Chłopek roztropek na globalnej scenie

Obrazek użytkownika zetjot
Blog

Śledzę dyskusję w polskich mediach n/t konfliktu libijskiego i jego roamaitych aspektów i właśnie kwestia braku wyraźnego wyliczenia tych aspektów budzi moje zastrzeżenia.

Przede wszystkim irytuje mnie lekceważenie w takich rozważaniach dążeń i aspiracji ludności krajów Afryki Północnej.Te aspiracje są faktem i możemy tylko rozważać czy się trzymać od konfliktu z daleka czy wziąć w nim udział i w jakiej formie.Lekceważenie jest po prostu objawem buractwa.

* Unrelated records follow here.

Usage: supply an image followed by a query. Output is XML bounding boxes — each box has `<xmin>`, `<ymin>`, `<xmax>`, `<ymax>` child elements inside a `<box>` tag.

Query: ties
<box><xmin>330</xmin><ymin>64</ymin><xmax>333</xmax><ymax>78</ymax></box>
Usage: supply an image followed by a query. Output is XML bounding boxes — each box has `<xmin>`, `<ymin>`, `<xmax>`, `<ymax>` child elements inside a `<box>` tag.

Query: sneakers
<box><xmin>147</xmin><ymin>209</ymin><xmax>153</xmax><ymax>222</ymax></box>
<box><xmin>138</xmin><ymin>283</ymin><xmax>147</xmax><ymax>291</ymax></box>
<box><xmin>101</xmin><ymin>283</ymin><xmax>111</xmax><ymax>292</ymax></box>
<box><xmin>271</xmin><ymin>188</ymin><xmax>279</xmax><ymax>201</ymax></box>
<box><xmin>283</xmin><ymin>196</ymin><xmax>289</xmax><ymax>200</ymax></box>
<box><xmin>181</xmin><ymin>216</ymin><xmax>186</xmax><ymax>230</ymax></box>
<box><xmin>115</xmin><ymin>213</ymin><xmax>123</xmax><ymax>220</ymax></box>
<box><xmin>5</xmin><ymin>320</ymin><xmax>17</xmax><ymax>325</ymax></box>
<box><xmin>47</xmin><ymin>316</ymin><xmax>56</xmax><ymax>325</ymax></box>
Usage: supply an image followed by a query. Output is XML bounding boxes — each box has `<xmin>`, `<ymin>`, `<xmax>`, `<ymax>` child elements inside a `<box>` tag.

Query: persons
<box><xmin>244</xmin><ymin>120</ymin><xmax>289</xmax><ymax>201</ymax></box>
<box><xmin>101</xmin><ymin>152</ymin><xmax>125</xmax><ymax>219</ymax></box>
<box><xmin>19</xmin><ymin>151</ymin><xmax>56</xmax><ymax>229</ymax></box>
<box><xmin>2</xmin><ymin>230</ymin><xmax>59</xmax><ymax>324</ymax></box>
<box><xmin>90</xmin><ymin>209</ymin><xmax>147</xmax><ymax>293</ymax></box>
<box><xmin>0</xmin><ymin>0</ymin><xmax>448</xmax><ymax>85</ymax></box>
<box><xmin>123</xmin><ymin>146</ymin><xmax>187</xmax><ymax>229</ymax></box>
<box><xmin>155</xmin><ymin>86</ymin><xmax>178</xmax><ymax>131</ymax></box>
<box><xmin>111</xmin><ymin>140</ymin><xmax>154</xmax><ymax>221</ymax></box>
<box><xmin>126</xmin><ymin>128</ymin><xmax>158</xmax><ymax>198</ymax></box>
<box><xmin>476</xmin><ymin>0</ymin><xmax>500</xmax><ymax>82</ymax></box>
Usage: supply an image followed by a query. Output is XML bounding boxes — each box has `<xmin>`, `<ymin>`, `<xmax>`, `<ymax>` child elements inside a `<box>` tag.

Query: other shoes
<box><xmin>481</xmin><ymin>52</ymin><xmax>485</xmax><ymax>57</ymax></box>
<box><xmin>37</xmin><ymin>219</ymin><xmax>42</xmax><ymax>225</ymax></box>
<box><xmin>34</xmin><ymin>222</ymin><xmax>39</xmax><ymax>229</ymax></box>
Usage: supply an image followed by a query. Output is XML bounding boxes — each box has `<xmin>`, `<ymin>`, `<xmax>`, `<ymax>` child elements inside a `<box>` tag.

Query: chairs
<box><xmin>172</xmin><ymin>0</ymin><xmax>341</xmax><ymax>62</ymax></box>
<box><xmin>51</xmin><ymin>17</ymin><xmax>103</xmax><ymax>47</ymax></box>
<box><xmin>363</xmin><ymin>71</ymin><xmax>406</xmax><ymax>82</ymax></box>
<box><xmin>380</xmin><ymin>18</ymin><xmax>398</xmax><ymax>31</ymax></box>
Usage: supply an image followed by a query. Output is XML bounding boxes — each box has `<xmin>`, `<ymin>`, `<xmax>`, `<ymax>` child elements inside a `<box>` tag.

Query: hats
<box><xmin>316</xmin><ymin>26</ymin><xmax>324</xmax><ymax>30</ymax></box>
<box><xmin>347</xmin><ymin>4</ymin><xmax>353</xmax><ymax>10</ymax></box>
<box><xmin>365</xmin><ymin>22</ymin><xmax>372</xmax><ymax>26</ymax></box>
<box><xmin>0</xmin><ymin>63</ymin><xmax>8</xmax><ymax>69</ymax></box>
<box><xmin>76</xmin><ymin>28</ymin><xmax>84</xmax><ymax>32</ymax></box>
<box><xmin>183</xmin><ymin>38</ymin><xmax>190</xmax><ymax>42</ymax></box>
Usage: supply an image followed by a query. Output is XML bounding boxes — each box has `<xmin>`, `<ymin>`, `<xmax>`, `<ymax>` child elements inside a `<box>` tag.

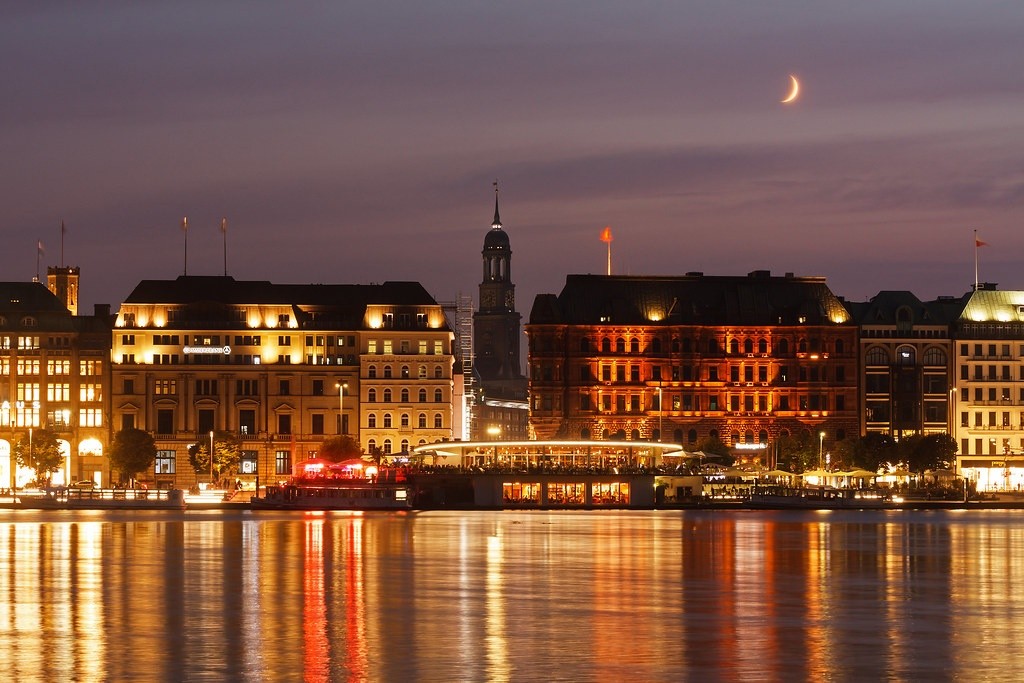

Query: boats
<box><xmin>742</xmin><ymin>485</ymin><xmax>898</xmax><ymax>509</ymax></box>
<box><xmin>249</xmin><ymin>475</ymin><xmax>417</xmax><ymax>510</ymax></box>
<box><xmin>19</xmin><ymin>488</ymin><xmax>189</xmax><ymax>510</ymax></box>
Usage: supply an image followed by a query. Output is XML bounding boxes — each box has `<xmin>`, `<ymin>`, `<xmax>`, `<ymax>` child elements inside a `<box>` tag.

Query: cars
<box><xmin>112</xmin><ymin>479</ymin><xmax>147</xmax><ymax>489</ymax></box>
<box><xmin>69</xmin><ymin>480</ymin><xmax>97</xmax><ymax>489</ymax></box>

Drugim istotnym czynnikiem, który jest słabo rozpoznany, jest stanowisko rozmaitych krajów europejskich z basenu Morza Śródziemnego. Konflikt ma miejsce tuż za ścianą i one muszą nań zareagować, z wielu rozmaitych względów - bo mają emigrantów z tych krajów, bo mają zobowiązania z racji koniecznośći monitorowania przestrzegania praw człowieka, bo mają wreszcie rozmaite gospodarcze interesy i zobowiązania międzynarodowe.Mają pewien określony wizerunek w polityce międzynarodowej i muszą oń dbać.

W naszych mediach tymczasem analiza zostaje spłaszczona do jednego poziomu - brać udział czy nie,i motywowana jest głównie względami zbliżających się wyborów. Dziadostwo.